As anticipated, Bloomfield brushed the words aside. ‘It’s a strong motive for murder, ma’am. Although to be fair, we don’t usually expect to see it in people of his . . . er . . . age.’

‘Even older people have strong feelings, Chief Constable.’

‘I suppose they do. But people don’t usually wait forty-eight years to act on them, ma’am. That’s what threw us off the scent, even when we knew about Valentine. The baron obviously did a lot of thinking in those forty-seven years. The death was the easy part. The hard part was the alibi. He must have been working on it for months. Once Mr Knight pointed out that we had no real proof Ned ever left the hall, everything else fell into place. With the exception of one stubborn witness. But that was quickly resolved.’

‘Oh?’

‘Mrs Capleton was the woman in question, ma’am. She’s the sort of person you can generally absolutely rely on. Churchwarden, stalwart of the WI. She was adamant Mundy had been with her all afternoon. But she rang us yesterday. We were already wondering about her by then. She’d had a crisis of conscience – something the vicar had said in church, apparently. Mundy had spun her a clever line.’

‘Really?’

‘He’d appealed to her humanity. He popped round on Boxing Day and said he was in a spot of bother with his daughter. On the fourteenth of December he’d gone into Ely to “satisfy his manly urges”, he told her. I think that’s the way she put it. He was a widower, and he said he knew she would be sympathetic, which she was, but he didn’t think his family would understand. He swore her to secrecy and she felt she was doing the right thing by not betraying his trust. It never occurred to her that he might actually be the person we were looking for.’

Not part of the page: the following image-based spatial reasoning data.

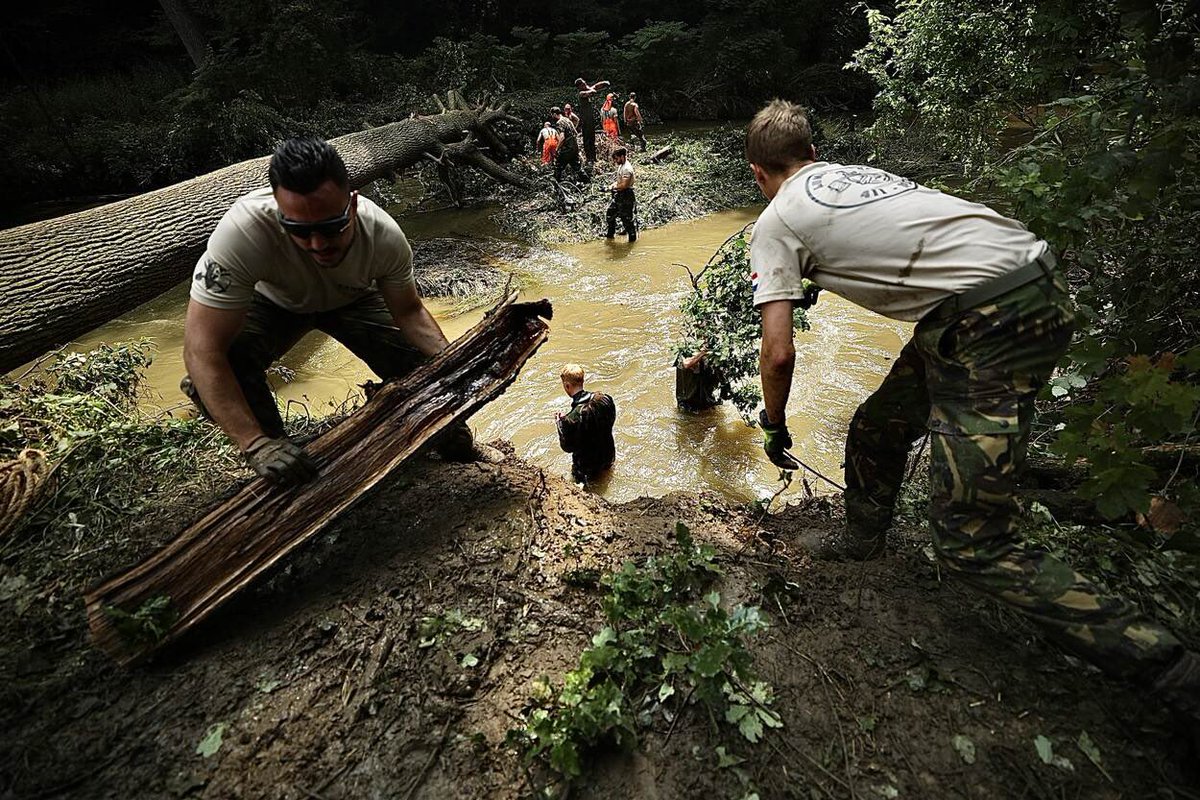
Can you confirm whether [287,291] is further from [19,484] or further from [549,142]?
[549,142]

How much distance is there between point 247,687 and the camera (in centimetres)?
202

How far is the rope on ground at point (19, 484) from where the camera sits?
271cm

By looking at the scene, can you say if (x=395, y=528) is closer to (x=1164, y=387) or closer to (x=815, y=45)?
(x=1164, y=387)

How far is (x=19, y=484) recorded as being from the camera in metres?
2.84

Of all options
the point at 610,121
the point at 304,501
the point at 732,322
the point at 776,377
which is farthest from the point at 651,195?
the point at 304,501

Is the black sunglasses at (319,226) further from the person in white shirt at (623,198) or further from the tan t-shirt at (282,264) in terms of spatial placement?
the person in white shirt at (623,198)

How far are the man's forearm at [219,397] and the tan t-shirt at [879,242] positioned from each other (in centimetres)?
226

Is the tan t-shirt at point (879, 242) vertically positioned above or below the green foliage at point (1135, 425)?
above

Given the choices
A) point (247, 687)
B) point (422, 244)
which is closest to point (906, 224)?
point (247, 687)

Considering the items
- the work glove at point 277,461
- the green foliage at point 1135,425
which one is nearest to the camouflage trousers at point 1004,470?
the green foliage at point 1135,425

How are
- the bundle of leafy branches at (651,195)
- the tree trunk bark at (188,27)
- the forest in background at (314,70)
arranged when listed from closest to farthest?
the bundle of leafy branches at (651,195), the forest in background at (314,70), the tree trunk bark at (188,27)

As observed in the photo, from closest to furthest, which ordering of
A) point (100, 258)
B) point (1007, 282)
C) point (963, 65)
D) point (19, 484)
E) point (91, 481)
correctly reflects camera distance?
point (1007, 282)
point (19, 484)
point (91, 481)
point (100, 258)
point (963, 65)

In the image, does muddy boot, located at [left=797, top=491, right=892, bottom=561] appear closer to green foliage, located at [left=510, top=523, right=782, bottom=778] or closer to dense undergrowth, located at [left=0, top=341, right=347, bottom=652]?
green foliage, located at [left=510, top=523, right=782, bottom=778]

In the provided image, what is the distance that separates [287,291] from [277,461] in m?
0.97
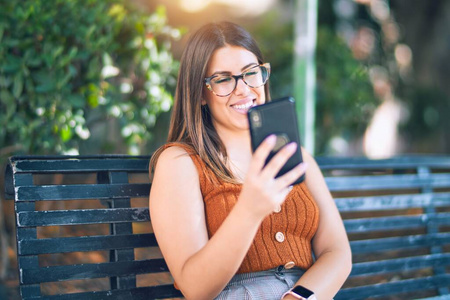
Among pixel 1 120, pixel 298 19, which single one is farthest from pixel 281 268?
pixel 298 19

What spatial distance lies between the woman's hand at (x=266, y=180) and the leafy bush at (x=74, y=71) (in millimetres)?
1804

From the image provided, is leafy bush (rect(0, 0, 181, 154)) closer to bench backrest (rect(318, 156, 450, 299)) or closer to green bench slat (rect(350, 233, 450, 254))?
bench backrest (rect(318, 156, 450, 299))

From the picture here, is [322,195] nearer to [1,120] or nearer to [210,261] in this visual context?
[210,261]

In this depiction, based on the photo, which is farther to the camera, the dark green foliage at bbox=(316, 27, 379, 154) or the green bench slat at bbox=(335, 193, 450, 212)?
the dark green foliage at bbox=(316, 27, 379, 154)

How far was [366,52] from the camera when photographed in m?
9.50

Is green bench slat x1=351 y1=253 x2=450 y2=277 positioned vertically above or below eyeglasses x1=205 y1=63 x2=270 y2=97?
below

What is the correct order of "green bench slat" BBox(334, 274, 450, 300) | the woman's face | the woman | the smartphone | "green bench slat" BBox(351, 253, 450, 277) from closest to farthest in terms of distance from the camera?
1. the smartphone
2. the woman
3. the woman's face
4. "green bench slat" BBox(334, 274, 450, 300)
5. "green bench slat" BBox(351, 253, 450, 277)

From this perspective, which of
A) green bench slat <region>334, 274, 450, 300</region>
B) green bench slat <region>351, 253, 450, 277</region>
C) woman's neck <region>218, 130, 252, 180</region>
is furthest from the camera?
green bench slat <region>351, 253, 450, 277</region>

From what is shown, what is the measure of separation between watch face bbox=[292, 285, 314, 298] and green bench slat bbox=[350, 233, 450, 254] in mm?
959

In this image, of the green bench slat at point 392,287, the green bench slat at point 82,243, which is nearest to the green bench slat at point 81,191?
the green bench slat at point 82,243

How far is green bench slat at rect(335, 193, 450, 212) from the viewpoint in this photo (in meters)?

‘I see. I didn’t know Ely was a hotspot for such activities,’ the Queen noted.

‘It isn’t, any more than anywhere else, ma’am. But she was hardly going to check that out. Meanwhile, he was letting himself into St Cyr’s house with the man’s own keys, using his phone and his computer to create the sense that St Cyr had been there, and packing a bag. We haven’t found much DNA at Abbottswood – not more than could be accounted for by a casual visit, which Mundy admitted to. But Mundy had ordered hairnets, plastic caps, surgical gloves, the works, on his computer. He had planned this, ma’am. Planned it down to the last detail. It’s the only way he could have done it. And he didn’t slip up once.’

‘Well, there were always the—’ The Queen stopped herself and smiled. ‘Didn’t he? Not once?’